(Document extract)
January 31, 2017 12:28:29 am
After signing an agreement to file for divorce by mutual consent, will either of the spouses face contempt proceedings if they have second thoughts? That is the question the Delhi High Court asked recently while referring a batch of eight separate divorce petitions to a larger bench. Given the “contradictory views” taken in earlier rulings, Justice Manmohan expressed “serious doubts” on the practice of the courts hauling up spouses for contempt if they reneged from their earlier stand of divorce by mutual consent during the six-month “cooling off” period.
What does the law say?

[Stored entries]
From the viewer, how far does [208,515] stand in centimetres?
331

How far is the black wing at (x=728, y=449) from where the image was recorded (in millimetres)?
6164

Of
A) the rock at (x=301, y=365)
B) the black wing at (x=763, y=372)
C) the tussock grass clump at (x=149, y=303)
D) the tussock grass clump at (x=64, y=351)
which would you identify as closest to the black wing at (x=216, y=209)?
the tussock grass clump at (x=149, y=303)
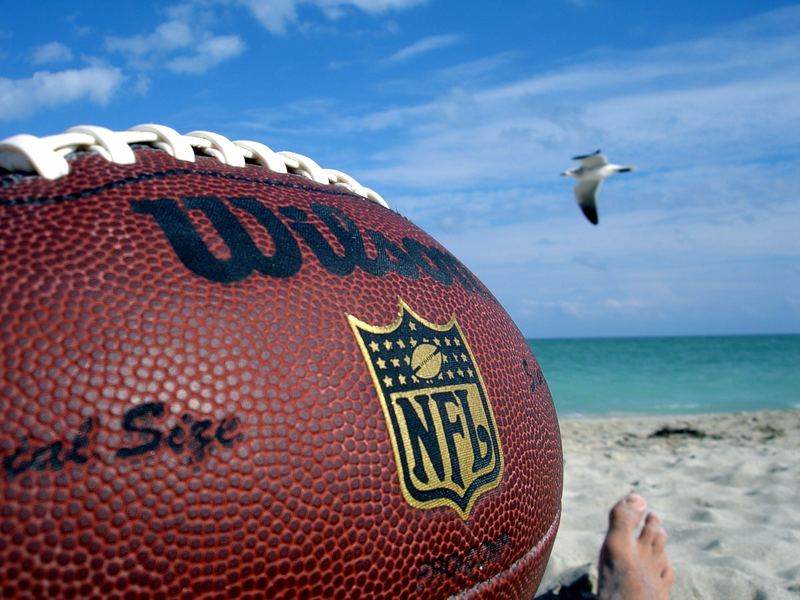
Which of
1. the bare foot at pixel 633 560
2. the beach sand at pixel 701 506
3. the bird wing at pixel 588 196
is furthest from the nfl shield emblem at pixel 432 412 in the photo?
the bird wing at pixel 588 196

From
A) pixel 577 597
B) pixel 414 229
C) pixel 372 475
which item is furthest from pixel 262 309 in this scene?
pixel 577 597

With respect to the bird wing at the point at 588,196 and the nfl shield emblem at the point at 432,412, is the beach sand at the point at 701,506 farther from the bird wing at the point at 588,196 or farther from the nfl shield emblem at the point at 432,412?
the bird wing at the point at 588,196

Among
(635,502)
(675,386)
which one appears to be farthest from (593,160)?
(675,386)

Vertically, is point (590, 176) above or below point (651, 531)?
above

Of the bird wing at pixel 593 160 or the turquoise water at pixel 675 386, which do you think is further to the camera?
the turquoise water at pixel 675 386

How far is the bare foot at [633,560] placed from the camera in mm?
2734

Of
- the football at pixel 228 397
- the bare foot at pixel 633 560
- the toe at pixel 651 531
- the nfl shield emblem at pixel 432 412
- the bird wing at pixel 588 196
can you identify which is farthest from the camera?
the bird wing at pixel 588 196

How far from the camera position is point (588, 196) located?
3.71m

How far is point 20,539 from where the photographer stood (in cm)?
148

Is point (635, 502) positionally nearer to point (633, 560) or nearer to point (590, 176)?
point (633, 560)

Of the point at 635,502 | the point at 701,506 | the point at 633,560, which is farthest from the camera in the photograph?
the point at 701,506

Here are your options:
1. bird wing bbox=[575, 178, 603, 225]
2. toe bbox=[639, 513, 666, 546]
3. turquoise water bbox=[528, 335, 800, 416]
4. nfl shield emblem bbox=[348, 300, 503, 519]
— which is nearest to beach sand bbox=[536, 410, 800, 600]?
toe bbox=[639, 513, 666, 546]

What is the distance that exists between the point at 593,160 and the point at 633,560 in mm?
1679

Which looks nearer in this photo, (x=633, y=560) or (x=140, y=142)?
(x=140, y=142)
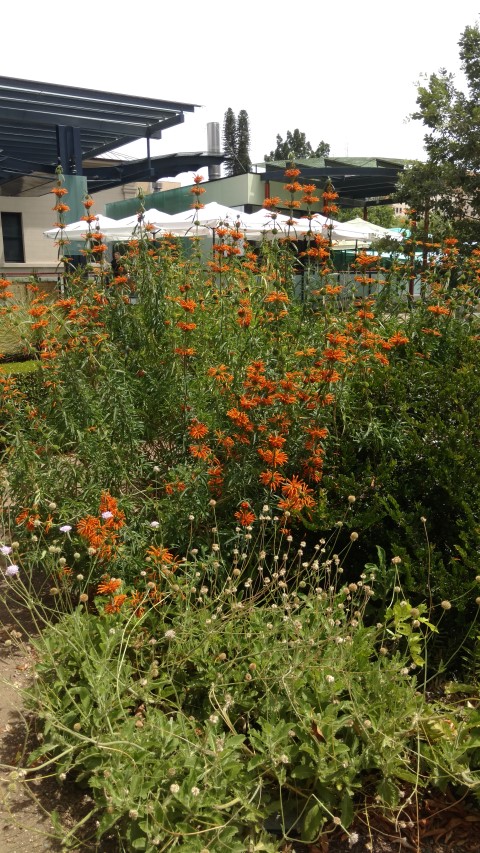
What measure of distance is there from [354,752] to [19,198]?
22542 mm

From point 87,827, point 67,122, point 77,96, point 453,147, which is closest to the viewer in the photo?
point 87,827

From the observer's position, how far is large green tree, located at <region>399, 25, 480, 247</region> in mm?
11703

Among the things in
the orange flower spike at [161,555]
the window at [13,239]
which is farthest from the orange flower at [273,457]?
the window at [13,239]

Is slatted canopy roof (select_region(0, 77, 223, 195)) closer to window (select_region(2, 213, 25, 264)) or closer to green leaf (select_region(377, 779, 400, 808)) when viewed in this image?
window (select_region(2, 213, 25, 264))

(Set exercise 1) In the divorce article, how many separate divorce petitions did the Delhi High Court refer to a larger bench?
(Set exercise 2) Repeat the stretch of the divorce article from "January 31, 2017" through "the law say?".

(Full answer 1) Eight.

(Full answer 2)
January 31, 2017 12:28:29 am
After signing an agreement to file for divorce by mutual consent, will either of the spouses face contempt proceedings if they have second thoughts? That is the question the Delhi High Court asked recently while referring a batch of eight separate divorce petitions to a larger bench. Given the “contradictory views” taken in earlier rulings, Justice Manmohan expressed “serious doubts” on the practice of the courts hauling up spouses for contempt if they reneged from their earlier stand of divorce by mutual consent during the six-month “cooling off” period.
What does the law say?